AT&T: Ads Are Investment; Shops Must Project ROI

AT&T Business Services, AT&T’s largest source of revenue, is rethinking its attitude toward advertising. Coinciding with the review for a new $100 million B2B assignment is the division’s new philosophy that advertising is a “strategic investment,” rather than an “expense,” said Bill O’Brien, marketing vp for AT&T Business Services.
As evidence, contenders pitching AT&T’s new account have been given the unusual task of projecting the return on investment for advertising. They have also been asked to recommend which services in AT&T’s considerable portfolio should be most heavily advertised.

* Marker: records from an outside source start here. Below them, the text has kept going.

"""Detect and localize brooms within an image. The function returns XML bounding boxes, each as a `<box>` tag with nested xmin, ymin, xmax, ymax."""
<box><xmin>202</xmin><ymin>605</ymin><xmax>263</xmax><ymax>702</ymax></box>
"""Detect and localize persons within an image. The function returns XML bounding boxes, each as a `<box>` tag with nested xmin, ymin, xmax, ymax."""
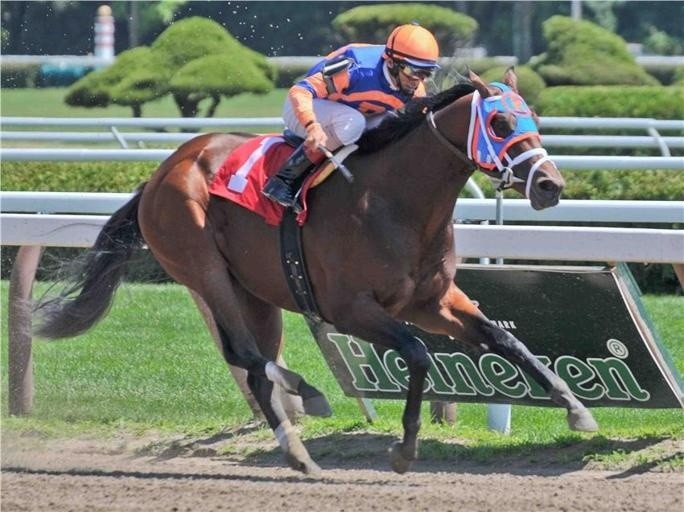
<box><xmin>257</xmin><ymin>20</ymin><xmax>443</xmax><ymax>209</ymax></box>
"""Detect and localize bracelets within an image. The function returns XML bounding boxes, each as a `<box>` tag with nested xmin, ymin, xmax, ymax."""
<box><xmin>303</xmin><ymin>119</ymin><xmax>322</xmax><ymax>128</ymax></box>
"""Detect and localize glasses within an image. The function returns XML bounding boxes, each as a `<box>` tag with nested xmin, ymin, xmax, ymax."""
<box><xmin>403</xmin><ymin>66</ymin><xmax>425</xmax><ymax>80</ymax></box>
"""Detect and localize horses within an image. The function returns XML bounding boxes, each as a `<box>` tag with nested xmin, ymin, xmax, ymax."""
<box><xmin>14</xmin><ymin>63</ymin><xmax>599</xmax><ymax>482</ymax></box>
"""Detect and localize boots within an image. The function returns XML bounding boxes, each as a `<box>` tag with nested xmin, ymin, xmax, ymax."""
<box><xmin>261</xmin><ymin>145</ymin><xmax>316</xmax><ymax>212</ymax></box>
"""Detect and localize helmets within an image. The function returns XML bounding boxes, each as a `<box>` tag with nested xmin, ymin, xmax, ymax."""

O’Brien, who is overseeing the review, said, “Advertising won’t be treated just as an expense, but as a strategic investment” on par with the likes of software development and staff resources. This is the first time, he noted, that AT&T Business Services has asked for this information.

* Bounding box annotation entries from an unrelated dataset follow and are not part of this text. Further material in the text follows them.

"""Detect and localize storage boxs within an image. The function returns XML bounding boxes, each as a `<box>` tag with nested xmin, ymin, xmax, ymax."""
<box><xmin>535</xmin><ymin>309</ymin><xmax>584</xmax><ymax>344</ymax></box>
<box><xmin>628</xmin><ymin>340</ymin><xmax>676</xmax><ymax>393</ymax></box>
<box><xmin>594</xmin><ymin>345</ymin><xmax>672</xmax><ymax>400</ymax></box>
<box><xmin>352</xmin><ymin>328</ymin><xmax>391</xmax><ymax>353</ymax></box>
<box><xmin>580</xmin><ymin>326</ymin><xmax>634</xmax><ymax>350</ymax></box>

Three agencies remain in contention for the assignment, O’Brien confirmed. Cliff Freeman and Partners, here, has pulled out of the review, leaving roster shops FCB Worldwide and Young & Rubicam, both New York, and Schifino Lee, Tampa, Fla.
The B2B assignment, which went into review earlier this summer [Adweek, July 3], is pivotal to AT&T’s future branding efforts. The telecom is trying to move away from its 20th-century image as a long-distance carrier toward an image that encompasses its growing array of services. “This [assignment] is really putting the communications recommendation into the fabric of the company,” O’Brien said.
The winning shop must present a business plan based on a thorough forecast of the category marketplace and competitive landscape, and make ad
recommendations on that basis, O’Brien said. The company’s Business Services unit provides services such as Internet protocol, Web hosting and voice-data systems, and serves “ev-erything from mom-and-pop shops to global entities,” O’Brien said.
Executives at FCB, Y&R and Schifino Lee declined comment.